Coda — Satyanarayanan et al.
DFS for mobile/disconnected clients (CMU). Disconnected op: Venus cache on client; reads/writes hit cache offline; reintegration replays writes on reconnect. Version vectors detect conflicts; flagged to user. Hoarding: pre-fetch predicted-needed files before disconnect.
NFS — Sun 1985
First widely-deployed DFS. Stateless server (each RPC self-contained with file handle + offset) ⇒ crash recovery = client retry. Close-to-open consistency: flush on close, check freshness on open. Not linearizable. Lesson: statelessness and simplicity beat strong consistency for adoption.
MapReduce — Dean & Ghemawat 2004
Parallel batch processing model: map(k,v)→[(k',v')] then reduce(k',[v'])→[v'']. Framework handles partitioning, scheduling, re-execution. Straggler mitigation via backup tasks. Fault tolerance: re-run map on worker failure (local disk output); reduce output goes to GFS.
GFS — Ghemawat et al. 2003
Distributed FS for large sequential reads and append-mostly workloads. Single Master (metadata only; in-memory, WAL) + Chunkservers (64 MB chunks, 3× replicated). Client contacts master once for chunk locations, then writes directly to chunkservers (master off data path). Consistency: relaxed — concurrent appends may produce duplicates/padding; apps must be tolerant.

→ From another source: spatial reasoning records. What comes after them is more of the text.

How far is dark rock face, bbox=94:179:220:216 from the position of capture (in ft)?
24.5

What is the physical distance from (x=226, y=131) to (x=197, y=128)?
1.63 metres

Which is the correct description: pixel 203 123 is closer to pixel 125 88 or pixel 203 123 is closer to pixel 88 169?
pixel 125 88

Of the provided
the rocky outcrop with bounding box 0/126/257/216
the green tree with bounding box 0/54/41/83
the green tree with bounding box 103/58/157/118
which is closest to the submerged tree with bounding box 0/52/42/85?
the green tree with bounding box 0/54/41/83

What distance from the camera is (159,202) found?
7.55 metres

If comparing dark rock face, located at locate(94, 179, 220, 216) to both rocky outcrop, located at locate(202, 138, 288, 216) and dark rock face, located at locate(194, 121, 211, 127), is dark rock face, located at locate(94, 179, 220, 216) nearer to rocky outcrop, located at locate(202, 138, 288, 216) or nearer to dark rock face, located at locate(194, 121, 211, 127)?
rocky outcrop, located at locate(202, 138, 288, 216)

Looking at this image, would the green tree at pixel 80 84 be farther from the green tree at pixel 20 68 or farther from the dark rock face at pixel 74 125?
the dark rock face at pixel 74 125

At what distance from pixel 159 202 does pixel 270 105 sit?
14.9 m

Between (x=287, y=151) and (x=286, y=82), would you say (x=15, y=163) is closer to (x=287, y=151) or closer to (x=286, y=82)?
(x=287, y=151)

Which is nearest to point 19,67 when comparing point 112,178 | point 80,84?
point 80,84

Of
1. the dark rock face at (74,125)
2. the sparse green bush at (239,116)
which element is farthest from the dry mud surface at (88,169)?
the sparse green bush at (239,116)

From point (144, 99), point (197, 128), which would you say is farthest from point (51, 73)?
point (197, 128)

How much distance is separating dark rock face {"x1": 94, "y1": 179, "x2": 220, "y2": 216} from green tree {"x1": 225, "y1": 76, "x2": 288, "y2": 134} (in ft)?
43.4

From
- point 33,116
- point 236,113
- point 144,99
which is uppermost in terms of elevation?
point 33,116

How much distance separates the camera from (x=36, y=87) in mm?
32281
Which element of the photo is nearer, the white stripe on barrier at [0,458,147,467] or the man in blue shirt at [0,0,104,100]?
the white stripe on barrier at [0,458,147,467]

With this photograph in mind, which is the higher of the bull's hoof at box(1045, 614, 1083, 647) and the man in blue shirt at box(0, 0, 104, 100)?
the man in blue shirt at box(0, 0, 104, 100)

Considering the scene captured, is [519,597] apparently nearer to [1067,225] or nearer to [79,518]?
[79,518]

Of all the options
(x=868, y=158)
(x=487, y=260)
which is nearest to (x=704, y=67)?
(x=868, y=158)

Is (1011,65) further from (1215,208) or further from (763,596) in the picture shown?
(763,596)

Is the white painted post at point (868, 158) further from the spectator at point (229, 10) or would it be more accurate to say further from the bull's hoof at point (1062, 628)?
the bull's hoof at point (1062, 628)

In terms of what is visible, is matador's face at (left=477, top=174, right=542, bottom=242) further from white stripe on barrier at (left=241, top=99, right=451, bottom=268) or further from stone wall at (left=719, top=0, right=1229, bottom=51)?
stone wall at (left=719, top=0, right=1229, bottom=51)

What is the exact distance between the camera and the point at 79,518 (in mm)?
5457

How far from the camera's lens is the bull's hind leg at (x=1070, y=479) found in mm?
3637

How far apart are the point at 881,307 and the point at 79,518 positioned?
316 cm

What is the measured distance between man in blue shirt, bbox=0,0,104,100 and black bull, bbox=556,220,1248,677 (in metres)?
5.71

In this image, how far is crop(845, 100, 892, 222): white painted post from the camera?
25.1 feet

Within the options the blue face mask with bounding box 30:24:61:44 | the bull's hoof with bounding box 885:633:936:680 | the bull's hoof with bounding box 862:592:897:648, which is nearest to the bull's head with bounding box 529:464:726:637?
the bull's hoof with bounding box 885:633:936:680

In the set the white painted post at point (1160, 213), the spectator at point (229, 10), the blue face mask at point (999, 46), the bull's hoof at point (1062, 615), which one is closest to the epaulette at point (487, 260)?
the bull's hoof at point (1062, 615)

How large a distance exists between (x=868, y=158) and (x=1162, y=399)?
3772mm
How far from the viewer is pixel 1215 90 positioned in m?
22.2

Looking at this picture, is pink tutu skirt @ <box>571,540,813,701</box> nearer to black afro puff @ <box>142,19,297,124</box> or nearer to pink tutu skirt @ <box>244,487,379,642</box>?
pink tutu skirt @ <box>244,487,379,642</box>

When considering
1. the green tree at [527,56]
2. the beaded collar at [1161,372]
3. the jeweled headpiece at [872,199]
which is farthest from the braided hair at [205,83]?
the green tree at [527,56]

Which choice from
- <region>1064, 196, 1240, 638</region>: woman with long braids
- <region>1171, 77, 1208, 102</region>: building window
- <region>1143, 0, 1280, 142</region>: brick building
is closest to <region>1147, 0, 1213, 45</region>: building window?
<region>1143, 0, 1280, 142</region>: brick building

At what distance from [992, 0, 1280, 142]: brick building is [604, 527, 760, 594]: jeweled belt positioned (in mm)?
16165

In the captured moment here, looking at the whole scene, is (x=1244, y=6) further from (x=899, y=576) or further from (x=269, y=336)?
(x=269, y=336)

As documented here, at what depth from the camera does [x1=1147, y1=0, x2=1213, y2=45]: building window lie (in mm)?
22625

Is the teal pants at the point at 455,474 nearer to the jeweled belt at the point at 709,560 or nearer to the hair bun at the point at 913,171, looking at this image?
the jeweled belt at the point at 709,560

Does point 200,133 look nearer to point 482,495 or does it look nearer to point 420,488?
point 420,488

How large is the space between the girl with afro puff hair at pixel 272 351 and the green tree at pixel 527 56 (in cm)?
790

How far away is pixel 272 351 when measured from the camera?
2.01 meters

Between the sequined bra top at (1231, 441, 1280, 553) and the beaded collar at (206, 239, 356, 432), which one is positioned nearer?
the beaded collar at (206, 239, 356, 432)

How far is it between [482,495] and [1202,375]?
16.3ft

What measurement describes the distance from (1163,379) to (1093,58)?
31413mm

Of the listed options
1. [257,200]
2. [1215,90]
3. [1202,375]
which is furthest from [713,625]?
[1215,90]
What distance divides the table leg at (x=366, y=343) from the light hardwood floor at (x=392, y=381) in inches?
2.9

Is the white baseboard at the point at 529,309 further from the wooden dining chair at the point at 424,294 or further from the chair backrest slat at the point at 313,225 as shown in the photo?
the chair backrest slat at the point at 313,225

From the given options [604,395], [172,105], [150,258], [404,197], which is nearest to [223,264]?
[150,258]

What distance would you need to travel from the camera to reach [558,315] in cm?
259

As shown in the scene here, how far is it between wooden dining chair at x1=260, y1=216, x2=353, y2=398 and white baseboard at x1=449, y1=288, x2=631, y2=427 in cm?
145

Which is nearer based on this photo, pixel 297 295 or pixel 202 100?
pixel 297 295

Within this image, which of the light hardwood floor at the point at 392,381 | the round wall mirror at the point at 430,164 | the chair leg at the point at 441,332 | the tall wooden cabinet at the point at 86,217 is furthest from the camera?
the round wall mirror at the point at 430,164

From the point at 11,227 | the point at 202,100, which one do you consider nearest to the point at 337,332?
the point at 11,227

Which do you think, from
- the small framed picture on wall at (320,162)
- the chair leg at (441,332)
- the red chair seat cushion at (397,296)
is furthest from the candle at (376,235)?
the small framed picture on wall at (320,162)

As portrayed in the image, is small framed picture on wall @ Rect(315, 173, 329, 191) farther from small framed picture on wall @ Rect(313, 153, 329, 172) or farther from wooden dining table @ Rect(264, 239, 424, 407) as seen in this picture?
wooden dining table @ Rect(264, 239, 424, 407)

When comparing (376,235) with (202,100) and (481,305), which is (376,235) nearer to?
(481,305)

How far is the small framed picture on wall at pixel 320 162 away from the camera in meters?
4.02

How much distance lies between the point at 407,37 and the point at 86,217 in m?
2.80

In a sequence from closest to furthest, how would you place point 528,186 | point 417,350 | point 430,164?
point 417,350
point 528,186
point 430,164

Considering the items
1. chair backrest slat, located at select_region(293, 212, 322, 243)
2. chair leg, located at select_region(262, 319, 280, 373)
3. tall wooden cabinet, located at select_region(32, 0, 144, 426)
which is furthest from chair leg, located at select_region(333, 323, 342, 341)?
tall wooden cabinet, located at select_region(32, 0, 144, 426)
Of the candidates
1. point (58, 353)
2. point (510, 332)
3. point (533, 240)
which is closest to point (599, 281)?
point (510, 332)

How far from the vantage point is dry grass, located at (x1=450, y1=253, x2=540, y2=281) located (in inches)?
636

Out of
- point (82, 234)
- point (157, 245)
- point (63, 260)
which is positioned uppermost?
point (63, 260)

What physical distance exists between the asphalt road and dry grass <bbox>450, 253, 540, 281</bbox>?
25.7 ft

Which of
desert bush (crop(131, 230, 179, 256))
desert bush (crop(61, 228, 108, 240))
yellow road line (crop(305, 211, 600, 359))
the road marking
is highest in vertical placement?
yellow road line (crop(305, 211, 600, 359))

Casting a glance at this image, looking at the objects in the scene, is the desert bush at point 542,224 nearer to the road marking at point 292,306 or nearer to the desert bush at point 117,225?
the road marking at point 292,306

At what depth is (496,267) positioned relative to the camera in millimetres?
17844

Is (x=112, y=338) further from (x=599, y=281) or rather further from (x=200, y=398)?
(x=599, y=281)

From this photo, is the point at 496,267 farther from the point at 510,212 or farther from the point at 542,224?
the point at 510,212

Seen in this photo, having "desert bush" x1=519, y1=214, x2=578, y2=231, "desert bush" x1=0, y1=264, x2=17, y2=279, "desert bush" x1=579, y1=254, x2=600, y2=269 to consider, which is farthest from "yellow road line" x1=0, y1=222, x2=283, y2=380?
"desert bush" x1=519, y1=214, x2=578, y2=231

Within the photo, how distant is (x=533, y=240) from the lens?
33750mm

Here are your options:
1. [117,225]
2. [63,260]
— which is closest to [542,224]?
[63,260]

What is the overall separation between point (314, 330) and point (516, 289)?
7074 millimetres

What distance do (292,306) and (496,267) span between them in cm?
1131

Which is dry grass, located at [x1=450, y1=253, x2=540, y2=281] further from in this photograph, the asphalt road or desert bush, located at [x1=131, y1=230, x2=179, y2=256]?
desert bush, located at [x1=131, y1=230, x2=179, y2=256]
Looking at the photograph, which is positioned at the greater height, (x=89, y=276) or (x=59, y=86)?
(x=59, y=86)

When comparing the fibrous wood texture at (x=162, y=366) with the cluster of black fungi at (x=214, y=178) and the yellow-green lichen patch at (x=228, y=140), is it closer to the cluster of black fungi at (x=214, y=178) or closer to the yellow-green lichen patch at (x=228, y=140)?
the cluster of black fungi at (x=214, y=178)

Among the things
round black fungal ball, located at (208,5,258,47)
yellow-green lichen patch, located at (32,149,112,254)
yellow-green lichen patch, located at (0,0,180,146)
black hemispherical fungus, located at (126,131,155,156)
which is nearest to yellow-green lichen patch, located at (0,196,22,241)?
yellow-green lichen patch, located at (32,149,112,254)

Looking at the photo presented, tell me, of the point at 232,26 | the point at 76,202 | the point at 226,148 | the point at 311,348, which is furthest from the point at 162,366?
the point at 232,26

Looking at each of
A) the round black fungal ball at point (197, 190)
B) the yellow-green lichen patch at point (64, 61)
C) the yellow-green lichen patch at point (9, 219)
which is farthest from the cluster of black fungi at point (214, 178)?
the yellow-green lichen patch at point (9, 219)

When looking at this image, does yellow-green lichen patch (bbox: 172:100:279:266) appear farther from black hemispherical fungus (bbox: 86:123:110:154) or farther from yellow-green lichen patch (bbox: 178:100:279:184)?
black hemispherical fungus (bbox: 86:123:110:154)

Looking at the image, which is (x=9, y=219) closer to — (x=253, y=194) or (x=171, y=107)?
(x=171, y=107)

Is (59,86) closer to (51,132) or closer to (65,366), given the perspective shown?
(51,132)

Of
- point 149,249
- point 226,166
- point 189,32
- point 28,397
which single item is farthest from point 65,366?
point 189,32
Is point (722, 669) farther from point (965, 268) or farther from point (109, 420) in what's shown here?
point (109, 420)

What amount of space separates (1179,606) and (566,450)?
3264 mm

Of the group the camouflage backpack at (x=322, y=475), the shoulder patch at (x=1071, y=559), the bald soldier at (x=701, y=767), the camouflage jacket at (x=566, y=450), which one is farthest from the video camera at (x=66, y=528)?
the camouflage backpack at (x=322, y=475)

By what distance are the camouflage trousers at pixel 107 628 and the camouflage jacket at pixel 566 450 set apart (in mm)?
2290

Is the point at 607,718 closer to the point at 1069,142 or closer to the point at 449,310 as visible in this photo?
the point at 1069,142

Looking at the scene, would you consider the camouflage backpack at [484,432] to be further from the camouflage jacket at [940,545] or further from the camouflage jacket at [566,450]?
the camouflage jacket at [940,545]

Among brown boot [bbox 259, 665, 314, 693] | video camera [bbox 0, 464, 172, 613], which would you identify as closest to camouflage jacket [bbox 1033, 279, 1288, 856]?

Bigtable — Chang et al. 2006
Sparse, distributed, persistent sorted map: (row, column family:qualifier, timestamp) → bytes. Rows lexicographically sorted; row ranges = tablets assigned to Tablet Servers by Master. Chubby (Paxos lock service) for master election and root tablet location. Write path: Memtable (in-RAM) + WAL → compacted to SSTable files on GFS.
Spanner — Corbett et al. 2012
Google's globally-distributed, strongly consistent relational DB. TrueTime: TT.now() returns interval [earliest, latest] bounding true wall-clock time (GPS + atomic clocks per datacenter, drift-bounded). External consistency: T1 commits before T2 starts ⇒ ts(T1) < ts(T2). Enforced by commit-wait: delay commit until TT.after(commit_ts). Enables lock-free read-only transactions and globally consistent snapshots. Paxos groups per shard; 2PC across shards.